Minor point - all three times the British actually TRIED to mount an organized joint offensive into US territory (beyond border raids on the Niagara or Detroit rivers, for example) they were defeated.
  • At Plattsburgh/Lake Champlain, under Prevost and Downie (KIA), they didn't even engage the US army under Macomb because of their defeat on the Lake by MacDonough's squadron;
  • At Baltimore/Hampstead Hill, under Cochrane and Ross (KIA), the RN was repulsed at Fort McHenry (Armistead) and Ross's army (sans Ross, who was KIA at North Point) attacked the US army (Smith) at Hampstead Hill and was repulsed;
  • At New Orleans, under Cochrane and Pakenham (KIA), the British attacked and were, obviously, defeated by Jackson's army, and the RN, equally obviously, could not run the city's defenses on the river.
So again, just to review, that's 0 for 3, and (notably) three of five British commanding officers KIA.

The British had no real successes in combined arms operations in the US in 1812-15; as much of a propaganda victory as Bladensburg/Washington was, the reality is that Washington was an administrative capital, nothing more. It was not a commercial/industrial center like Baltimore or New Orleans.

The British could not "win" the Revolutionary War (decisively or in any other way) in 1775-83; how, exactly could they "win" in 1812-15, when the US is - inargubly - more cohesive, with much a larger population (7.2 million in 1810, compared with 2.8 million in 1780), and significantly wealthier than it was almost four decades earlier?

And, by the way, after two decades straight (practically) of economically exhausting warfare against the French, and, of course, from 3,000 miles away - and in, as UT says - the age of sail?
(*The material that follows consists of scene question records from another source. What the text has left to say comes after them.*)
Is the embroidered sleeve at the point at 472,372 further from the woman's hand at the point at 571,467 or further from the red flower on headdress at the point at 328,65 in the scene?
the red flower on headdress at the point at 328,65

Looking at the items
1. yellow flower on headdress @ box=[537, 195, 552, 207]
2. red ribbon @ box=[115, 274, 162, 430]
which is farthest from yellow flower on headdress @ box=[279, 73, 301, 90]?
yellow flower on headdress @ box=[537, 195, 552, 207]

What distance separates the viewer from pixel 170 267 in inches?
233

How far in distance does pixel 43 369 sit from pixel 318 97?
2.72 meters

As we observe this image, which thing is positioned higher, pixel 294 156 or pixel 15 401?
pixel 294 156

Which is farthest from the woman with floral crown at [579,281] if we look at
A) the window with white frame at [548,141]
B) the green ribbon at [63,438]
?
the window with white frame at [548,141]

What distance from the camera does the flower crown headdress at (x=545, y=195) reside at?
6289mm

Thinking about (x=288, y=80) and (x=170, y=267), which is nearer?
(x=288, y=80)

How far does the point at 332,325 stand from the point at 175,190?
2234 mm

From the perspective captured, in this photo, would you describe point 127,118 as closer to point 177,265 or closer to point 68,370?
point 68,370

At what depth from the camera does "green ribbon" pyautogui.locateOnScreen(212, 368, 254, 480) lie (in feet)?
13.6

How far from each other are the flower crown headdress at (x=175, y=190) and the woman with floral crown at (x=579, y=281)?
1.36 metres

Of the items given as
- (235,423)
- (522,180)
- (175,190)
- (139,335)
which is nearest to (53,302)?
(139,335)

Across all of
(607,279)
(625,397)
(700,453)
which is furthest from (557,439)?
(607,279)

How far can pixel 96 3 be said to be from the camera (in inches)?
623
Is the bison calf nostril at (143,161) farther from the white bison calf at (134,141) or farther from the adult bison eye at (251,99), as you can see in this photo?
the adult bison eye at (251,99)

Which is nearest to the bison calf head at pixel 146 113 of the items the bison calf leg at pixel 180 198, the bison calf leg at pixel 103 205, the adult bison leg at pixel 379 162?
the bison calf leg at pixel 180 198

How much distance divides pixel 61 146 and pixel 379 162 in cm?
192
This is up there with ZEELOWE, folks.

Best,
 
The Battle of Bladensburg was a decisive British victory and larger in scale than the Battle of Baltimore so Britain didn't do that badly. Obviously everyone agrees that there was no way Britain would even attempt to completely occupy the USA, not least because no one in London wanted to occupy the entire area.
 

TFSmith121

Banned
Actually there were more troops both sides at

The Battle of Bladensburg was a decisive British victory and larger in scale than the Battle of Baltimore so Britain didn't do that badly. Obviously everyone agrees that there was no way Britain would even attempt to completely occupy the USA, not least because no one in London wanted to occupy the entire area.

Baltimore (North Point, Hampstead Hill, and Fort McHenry) than there were at Washington/Bladensburg.

And again, Bladensburg accomplished pretty close to nothing in terms of diminishing the US ability to resist Britain; if anything, it helped rally troops for the defense of Baltimore, which was, after all, the richest city on the Chesapeake and the objective of Cochrane and Ross.

Washington was not Paris or London, in terms of being a commercial or manufacturing center or even a significant port like London. The attack on Washington, honestly, shows the limits of British strategic thinking when it came to war with the US in the Nineteenth Century. The Americans had not surrendered when the British occupied New York, Philadelphia, or Boston at different times during the Revolution, all of which were more importantly economically in the 1700s than Washington was in the 1800s. Why Cochrane, Ross, or anyone else thought it would achieve anything significant in 1814 seems pretty questionable.

Certainly reinforces the reality that the British could not win a "decisive" victory in 1812-15, however...

Best,
 
They'd take the Great Lakes and probably the Michigan peninsula, and a favorable Maine border. Not much else, even if they could, and their capability to really hurt the United States was limited. Any scenarios where the British manage to block off American expansion westward are extremely farfetched and don't match up with British goals at the time anyway.
 
British strategy in the War of 1812 was to get the war over and done with as quickly as possible, at a minimal cost and without conceding anything important (like Canada). Burning Washington while militarily irrelevant mattered in terms of prestige and morale and helped drive the US to the negotiating table and in that sense was a massive success.